Ballroom dancing is a partnership and group activity and so it concerns other people beside yourself. There is never any excuse for faulty manners that might affect or react on others. A popular member of a dancing group is considerate—and shows regard for the comfort and pleasure of partners, a hostess, and the other guests.
Once you have accepted an invitation to a dance, you have automatically agreed to live up to the obligations it implies. You are expected to be suitably dressed, to be pleasant company, and, above all, to be able to dance.
No one would dream of accepting an invitation for tennis or bridge unless they could play. But many will accept dancing dates when they know quite well that their dancing is not good enough for a partner to enjoy. It’s odd, isn’t it?

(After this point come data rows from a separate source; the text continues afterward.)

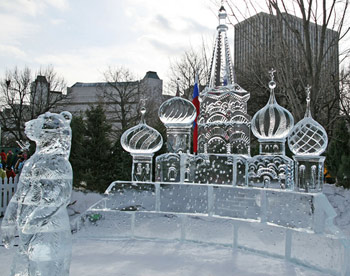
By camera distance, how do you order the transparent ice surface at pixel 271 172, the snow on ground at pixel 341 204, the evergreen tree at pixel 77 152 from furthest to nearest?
1. the evergreen tree at pixel 77 152
2. the snow on ground at pixel 341 204
3. the transparent ice surface at pixel 271 172

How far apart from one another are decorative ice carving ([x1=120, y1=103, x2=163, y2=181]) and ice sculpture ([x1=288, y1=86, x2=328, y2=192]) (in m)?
2.33

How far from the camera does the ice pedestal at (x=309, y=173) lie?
429 cm

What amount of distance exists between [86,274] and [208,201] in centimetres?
218

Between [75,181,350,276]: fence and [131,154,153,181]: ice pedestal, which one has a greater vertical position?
[131,154,153,181]: ice pedestal

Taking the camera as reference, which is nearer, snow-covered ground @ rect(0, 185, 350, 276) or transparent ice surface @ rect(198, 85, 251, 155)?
snow-covered ground @ rect(0, 185, 350, 276)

If you can’t dance with confidence, have the courage to refuse dancing invitations. Wait until you have the ability and can appear in the best light possible. By starting to practice immediately, you’ll be ready and in demand the next time!
A man who accepts an invitation to a dance cannot spend the entire evening with the one partner of his choice. By accepting, he has agreed to add to the festivity of the evening by mingling with the group, by asking several partners to dance, or by changing partners with other couples. Natural courtesy dictates the rule that he must seek out and invite the hostess to dance. If she has daughters or sisters present, they must not be overlooked.
A lady must wait to be asked to dance, but she has her obligations to the party. She cannot, for instance, refuse one partner and then turn around and accept another. Neither should a girl attempt to tie strings to a partner—to hold on to him. She must release him gracefully so that he can get about and dance with others.
When entering or leaving the dance room, the lady always precedes. Men never go first unless they need to do so to give assistance, such as in helping someone out of a car, bus, or so on.
It is no longer considered good taste for a man to take the lady’s arm when they are walking to or from the dance floor. This has been out-of-date for years.